I also see Democrats perfectly happy to see Democrats justly convicted of crimes. The Republican approach is to defend members of your "team" at all costs, no matter how guilty they are. The cult of personality is much strong on the Republican side.


The Planter thing is an interesting case study. We will see if the D party lets one in and undermines this


All Ds I know pre-Hamas invasion were pretty much the same and would never vote out of party lines, but they wouldn’t say it that way. Rs say it more explicitly. All Ds pretend to be “independent” but they will find a way to rationalize their D. Both bases are quite sticky. There are events like Hamas that suddenly make a change in specific subgroups.


Those farmers dont care as long as libs get owned and colored people get abused by ICE.


I lay the first half of that at the feet of Rush Limbaugh and his ilk. Decades of talk radio/propaganda turns out to be quite effective :(


The average? Are you sure?


Yes. Yes.


What are you basing that on?


Easier said than done. Most of Canada lives along the US border. Without the USA, Canada is as remote as New Zealand - we just don't have a lot of other neighbours close by.


Yeah, but the hubris of American MAGA nationalists doesn’t allow them to see it that way. They’re convinced the world can’t function without them, that everyone needs them.

Anyone with a shred of sense can see where this is heading: the inevitable collapse of the American empire and the end of its unparalleled global dominance. At this point, it’s unavoidable. The U.S. has alienated nearly every ally it once had. Ironically, Trump might be the one who saves Europe in the long run.


>Ironically, Trump might be the one who saves Europe in the long run.

Except that the political class in EU is almost unanimous in following behind US and begging US for approval.


Yes, old habits die hard, but it is slowly changing.


One may smile while sharpening a knife.


> Tourism in The US is down to the tune of billions of dollars, soybean exports have tanked, US liquor is basically non-existent across Canada and other countries, etc etc.

It's all tech / AI / crypto focus now.


It's good that all of those things are definitely not prone to massive bubbles.

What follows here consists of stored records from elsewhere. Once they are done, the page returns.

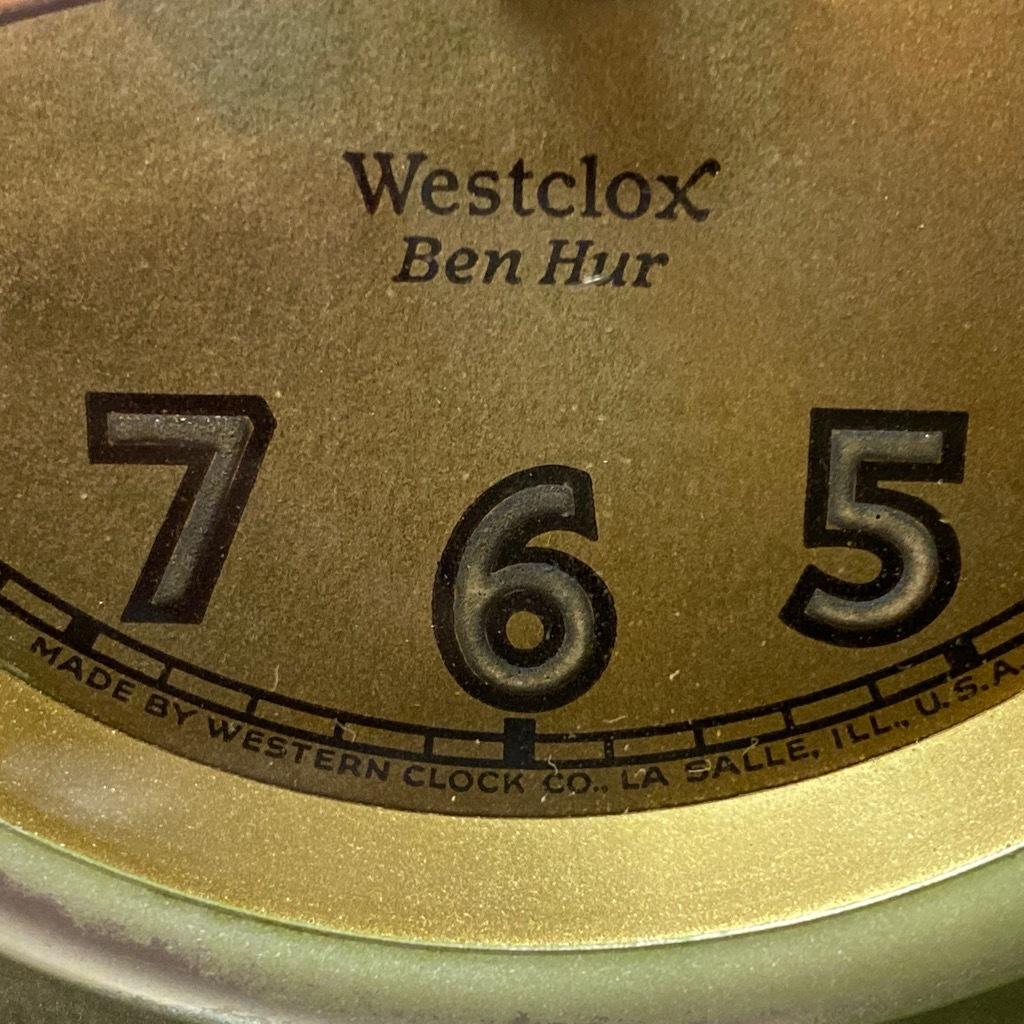 マグネッツ神戸店 7/18(土)アメリカン雑貨ONLINE入荷! #2 WestClox \'\'BIGBEN\'\'_c0078587_18481791.jpg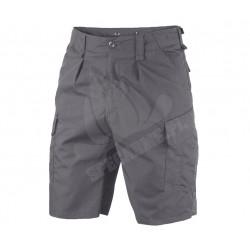 Spodnie krótkie WZ10 Texar Grey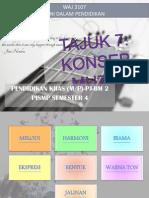Tajuk 7 PK 2.pptx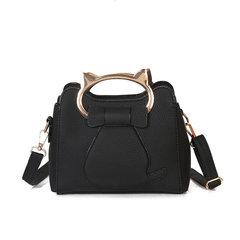 2017 new handbag bag lady on Korean cute little kitty ears handbag's Shoulder Messenger Bag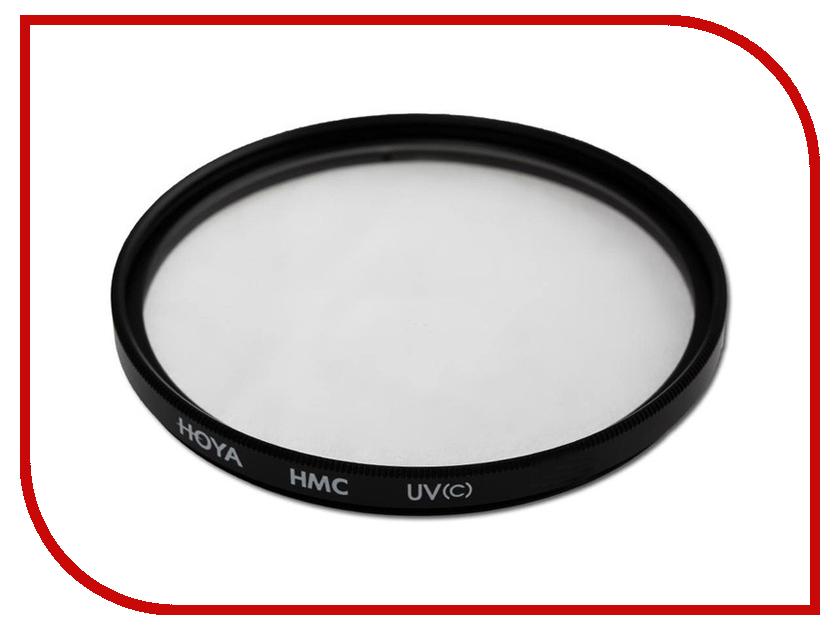 Светофильтр HOYA HMC MULTI UV (C) 37mm 78904<br>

> The world is simply moving on from dealing with the US.

This seems to be an emotional reaction by the observer, not a quantified study, so citation needed. The US market is so big and relatively unified in language and regulations and that make you willing to bite a lot of bullets. Have you ever listed an app on the App Store and dealt with French BS, for example, for a relatively tiny market?

> They will all just trade with each other instead.

Many of the US products and services are not as commoditized.


> This seems to be an emotional reaction by the observer, not a quantified study, so citation needed.

A citation would be good, yes.

I've not seen overall import/export stats this year.

But stats from a few years back, say that the number 1 and 2 imports and exports are food and oil? EVs significantly reduce demand for oil, but it's not got much to do with Trump. I saw the same stories as everyone else abouy soy bean exports to China going to zero, but that's just one export to just one country, not an overall trade update.

> The US market is so big and relatively unified in language and regulations and that make you willing to bite a lot of bullets. Have you ever listed an app on the App Store and dealt with French BS, for example, for a relatively tiny market?

Solving this is the primary purpose of the EU: unified single market.

China also big, unified.


> Solving this is the primary purpose of the EU: unified single market. > China also big, unified.

Correct. It is a goal of the EU, but practically speaking, it isn't as nicely unified, and some reasons being inherent like the variety of languages.

China is much more protectionist and you can't sell into it from the outside easily. US tariffs don't even come close to their tariff and non-tariff barriers.

If you think of <20% tariff as Groupon discounts for US consumers buying a bunch of products together, it is likely a more than acceptable trade for many businesses.